# Ejercicio propuesto 1:
Transcribe del texto sobre pintura y meditación el fragmento que va desde "Cierra los ojos, respira" hasta "de la meditación.".
# Ejercicio propuesto 2:
Contesta estas preguntas con lo que dice el texto sobre pintura y meditación:
(a) Según el ejercicio del principio, ¿qué hay que imaginar al exhalar?
(b) ¿Con qué materiales se propone dibujar mientras se medita?
(c) ¿A qué siglo se remonta la historia de la meditación y el arte oriental?

Pintura y meditación

Pintura y meditación. Zhang Daqian: 'Lone Scholar in the Autumn Woods', 1948.

Zhang Daqian: Lone Scholar in the Autumn Woods, 1948.

Zaira Torroella Posadas

Zaira Torroella Posadas

Creatividad

Cierra los ojos, respira profundo; cada vez que inhales, siente que entra luz a tu cuerpo, y al exhalar imagina que estás desechando todo el estrés y la oscuridad interior. Trata de eliminar cualquier pensamiento y concéntrate en relajar cada músculo y colmarte de luz. Si repites este ejercicio varias veces, te estarás iniciando en el arte de la meditación.

Ahora ve más lejos: siéntate a la mesa y coloca una hoja de papel frente a ti, busca carboncillo o lápiz y, mientras realizas los ejercicios de meditación, deja que tus manos tracen un sinfín de líneas, círculos, garabatos, o lo que surja en ese instante de lucidez. Al conectarte con tu yo interno, podrás plasmar pictóricamente una experiencia introspectiva.

En Occidente, la meditación no se relacionó con el arte hasta últimas fechas, cuando se empezaron a investigar los beneficios de las dinámicas de relajación y concentración, así como su efecto positivo en la creación, fluidez y desarrollo de libertad, seguridad y confianza en la ejecución del trazo. Para muchos artistas contemporáneos, la meditación forma parte esencial del proceso creativo; incluso existen academias donde se imparten cursos para que, a través de la meditación, el alumno aprenda a abrir canales perceptuales que potencien sus habilidades de representación.

La meditación y el arte oriental tienen una historia que se remonta al siglo VI, cuando el budismo se asentó en China. Para los orientales, reflexionar sobre la verdad sagrada es el ejercicio más importante, y sirvió de inspiración a los artistas desde la Antigüedad. Tenían varias formas de meditar: algunos repetían palabras, concentrándose en su significado y escuchando el silencio que precedía al vocablo sagrado; otros meditaban pensando en las bondades de la naturaleza, como el agua que riega los campos o la generosa montaña que permite a los árboles crecer sobre ella.

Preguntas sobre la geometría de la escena

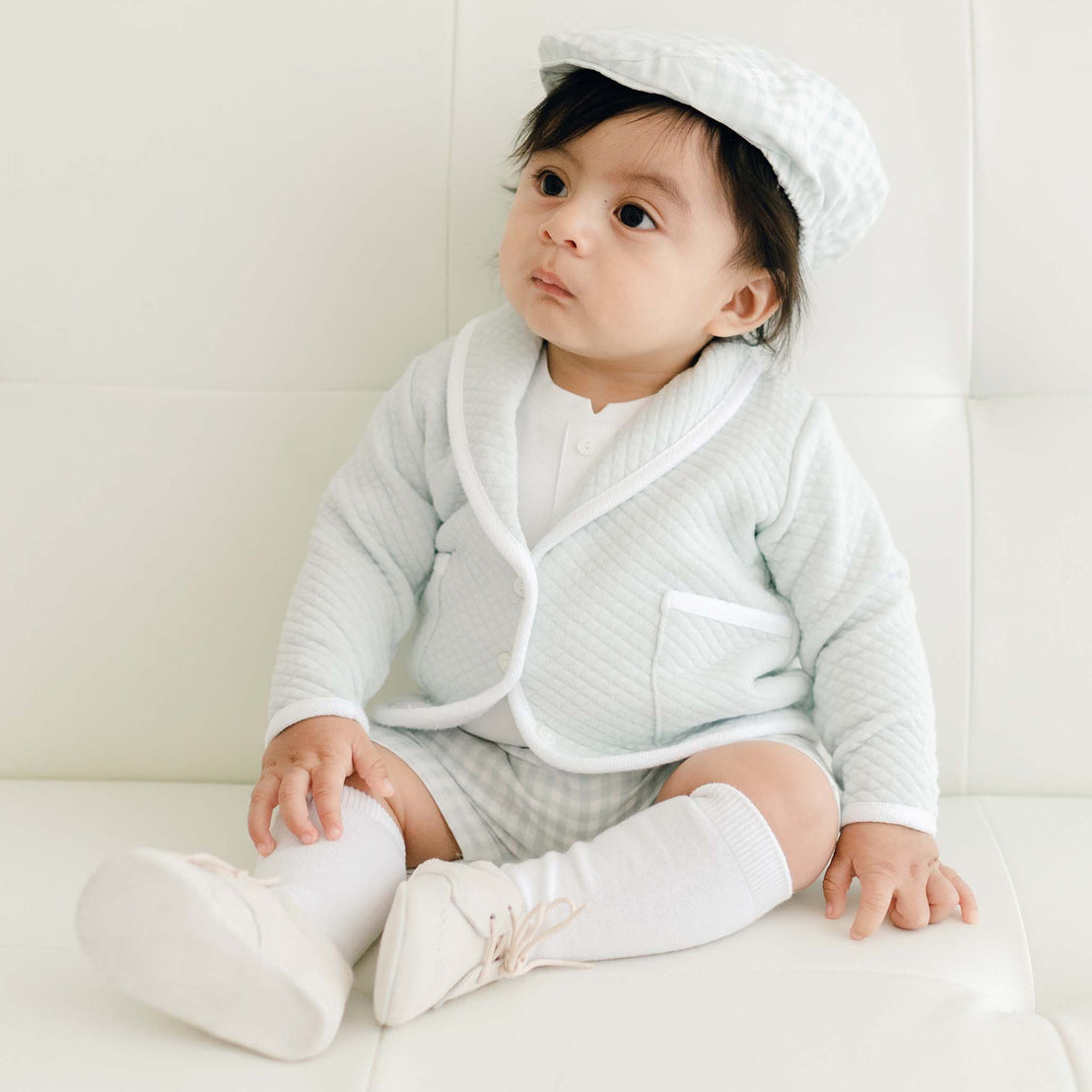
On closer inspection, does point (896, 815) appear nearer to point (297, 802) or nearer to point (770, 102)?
point (297, 802)

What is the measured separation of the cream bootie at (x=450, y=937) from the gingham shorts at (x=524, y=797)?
0.54 ft

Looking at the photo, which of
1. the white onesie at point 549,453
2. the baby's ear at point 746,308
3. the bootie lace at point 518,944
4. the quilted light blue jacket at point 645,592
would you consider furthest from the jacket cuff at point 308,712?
the baby's ear at point 746,308

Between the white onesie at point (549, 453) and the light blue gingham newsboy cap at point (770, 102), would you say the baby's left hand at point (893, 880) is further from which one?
the light blue gingham newsboy cap at point (770, 102)

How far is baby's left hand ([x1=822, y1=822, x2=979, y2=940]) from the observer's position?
0.94 m

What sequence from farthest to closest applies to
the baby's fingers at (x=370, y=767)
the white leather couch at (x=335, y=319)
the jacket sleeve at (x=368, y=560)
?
1. the white leather couch at (x=335, y=319)
2. the jacket sleeve at (x=368, y=560)
3. the baby's fingers at (x=370, y=767)

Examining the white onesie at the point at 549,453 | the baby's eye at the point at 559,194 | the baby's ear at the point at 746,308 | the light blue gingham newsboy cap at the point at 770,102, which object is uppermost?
the light blue gingham newsboy cap at the point at 770,102

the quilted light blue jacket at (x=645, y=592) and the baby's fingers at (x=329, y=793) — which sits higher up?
the quilted light blue jacket at (x=645, y=592)

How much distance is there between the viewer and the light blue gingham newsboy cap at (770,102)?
99cm

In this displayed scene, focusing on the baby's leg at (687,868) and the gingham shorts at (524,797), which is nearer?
the baby's leg at (687,868)

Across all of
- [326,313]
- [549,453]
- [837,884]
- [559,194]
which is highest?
[559,194]

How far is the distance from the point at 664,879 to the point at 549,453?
403 mm

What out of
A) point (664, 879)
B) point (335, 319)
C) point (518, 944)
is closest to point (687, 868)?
point (664, 879)

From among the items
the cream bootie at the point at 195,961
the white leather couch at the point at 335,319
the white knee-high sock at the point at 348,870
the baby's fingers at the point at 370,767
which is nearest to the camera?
the cream bootie at the point at 195,961

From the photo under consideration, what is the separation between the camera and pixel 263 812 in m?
0.96
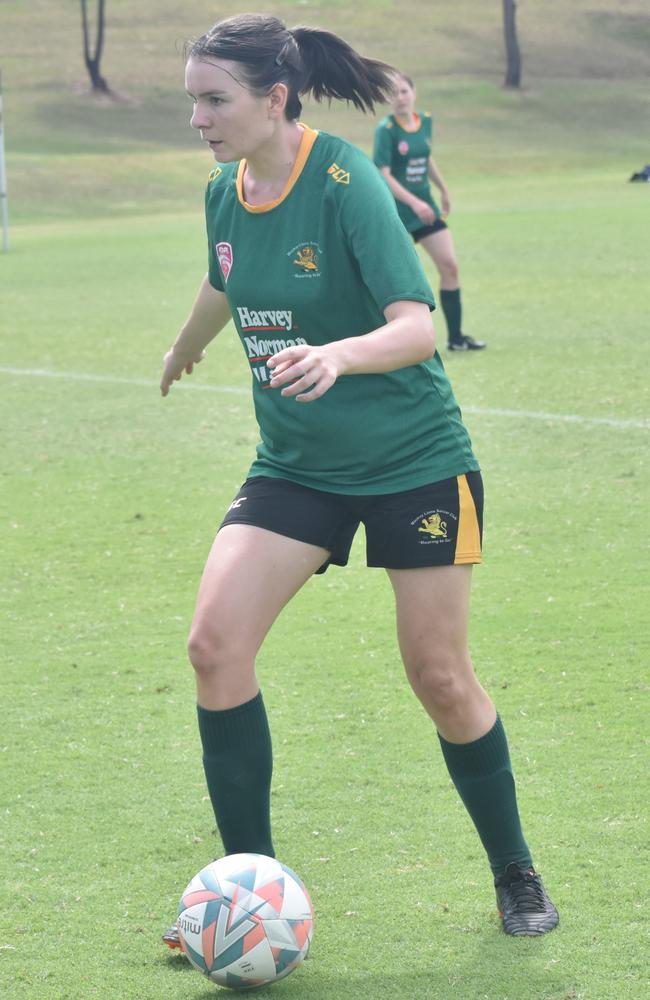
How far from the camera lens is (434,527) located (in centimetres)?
373

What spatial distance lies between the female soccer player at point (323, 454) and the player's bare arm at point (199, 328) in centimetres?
40

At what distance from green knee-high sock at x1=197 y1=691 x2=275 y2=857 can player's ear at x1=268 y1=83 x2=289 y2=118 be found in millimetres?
1479

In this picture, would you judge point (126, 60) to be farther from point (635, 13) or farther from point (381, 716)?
point (381, 716)

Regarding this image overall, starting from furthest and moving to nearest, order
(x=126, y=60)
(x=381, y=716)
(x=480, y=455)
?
(x=126, y=60) → (x=480, y=455) → (x=381, y=716)

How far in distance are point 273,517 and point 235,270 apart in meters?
0.66

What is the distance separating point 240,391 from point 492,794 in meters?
8.20

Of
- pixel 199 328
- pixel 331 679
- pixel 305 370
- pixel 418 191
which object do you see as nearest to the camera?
pixel 305 370

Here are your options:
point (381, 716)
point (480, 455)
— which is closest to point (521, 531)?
point (480, 455)

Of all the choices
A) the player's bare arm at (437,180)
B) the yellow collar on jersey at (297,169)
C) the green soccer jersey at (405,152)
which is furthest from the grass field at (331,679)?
the yellow collar on jersey at (297,169)

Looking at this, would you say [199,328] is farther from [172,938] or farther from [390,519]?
[172,938]

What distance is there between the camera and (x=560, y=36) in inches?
2985

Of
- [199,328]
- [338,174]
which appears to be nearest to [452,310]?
[199,328]

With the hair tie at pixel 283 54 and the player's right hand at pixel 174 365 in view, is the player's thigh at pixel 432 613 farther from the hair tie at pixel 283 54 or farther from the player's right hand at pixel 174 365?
the hair tie at pixel 283 54

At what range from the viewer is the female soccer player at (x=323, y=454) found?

# Respuesta 1:
Cierra los ojos, respira profundo; cada vez que inhales, siente que entra luz a tu cuerpo, y al exhalar imagina que estás desechando todo el estrés y la oscuridad interior. Trata de eliminar cualquier pensamiento y concéntrate en relajar cada músculo y colmarte de luz. Si repites este ejercicio varias veces, te estarás iniciando en el arte de la meditación.

# Respuesta 2:
(a) Hay que imaginar que se desecha todo el estrés y la oscuridad interior.
(b) Se propone dibujar con carboncillo o lápiz sobre una hoja de papel.
(c) Se remonta al siglo VI, cuando el budismo se asentó en China.